Source>
start

# Ugly dog ranch cut vests



## HOGDOG76 (Jul 10, 2010)

I WAS LOOKING AT THE NEW KEVLAR GUARDIAN AND WAS WONDERING IF ANYBODY IS HUNTING ONE YET AND DO YOU HAVE ANY FEEDBACK?
http://stores.intuitwebsites.com/WildBoarUSA/-strse-85/H.-GUARDIAN-KEVLAR-VEST/Detail.bok


----------



## Boarhunter18 (Jul 11, 2010)

I have never used those collars but I have a few diff collars from ugly dog ranch and they are some awesome collars and the people that work they and run that place treat you professionally and if you ever have any problems with something they will take care of you.


----------



## Florida Curdog (Jul 11, 2010)

I have read a lot of good things about them on another site. I think if I was going to run a vest in this heat I would try one of those breastplates from L3 Outdoors. They are the same style they run in Australia.


----------



## Silent_Assassin (Jul 11, 2010)

I have used the catch dog vest form ugly dog for years and it holding up great. I really like the cut collars! I run the southern cross bay vest on hot days


----------



## Jester896 (Jul 11, 2010)

HOGDOG76 said:


> http://stores.intuitwebsites.com/WildBoarUSA/-strse-85/H.-GUARDIAN-KEVLAR-VEST/Detail.bok



I looked at those but didn't see the one in this link you have.  I read somewhere that Kevlar looses some of it's strength when wet..from the under the neck cuts I saw from the weekend this would have stopped them.  If the dog had a vest and collar seperate they would have still happened I think.  When you order it bring it by so I can see it


----------



## JohnE (Jul 11, 2010)

Florida Curdog said:


> I have read a lot of good things about them on another site. I think if I was going to run a vest in this heat I would try one of those breastplates from L3 Outdoors. They are the same style they run in Australia.



They don't make their own anymore I guess,  all they have on their website is some they get from australia. But i'm thinking about getting one for my gritty dogs.


----------



## pig snatcher (Jul 11, 2010)

I havent used that particulare vest but I have a "devastator" From them which is pretty simmilare to that and it is a real good vest.  Super lite and flexible.  The hogs have torn up the outer layer of it but nothing has come close to going through.  I did chop the leg flaps though, they got tangled up in vines and briars.  Havent had any problems since I took them off.

Their collars are all I use. Have had real good luck with them, flexible and plenty of room for adjustment.

end

Given information>
start

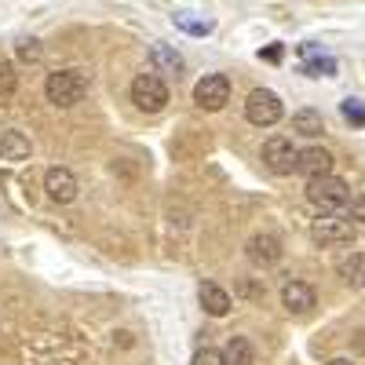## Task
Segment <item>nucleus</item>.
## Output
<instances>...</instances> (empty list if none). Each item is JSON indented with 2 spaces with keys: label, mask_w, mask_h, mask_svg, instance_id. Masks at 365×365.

end

Stated goal 1> In the dog vest thread, why did pig snatcher cut the leg flaps off the devastator vest?
Stated goal 2> Extract from the dog vest thread the passage from "I havent used" up to and including "took them off.", word for word.

Exercise answer 1> The leg flaps got tangled up in vines and briars.

Exercise answer 2>
I havent used that particulare vest but I have a "devastator" From them which is pretty simmilare to that and it is a real good vest.  Super lite and flexible.  The hogs have torn up the outer layer of it but nothing has come close to going through.  I did chop the leg flaps though, they got tangled up in vines and briars.  Havent had any problems since I took them off.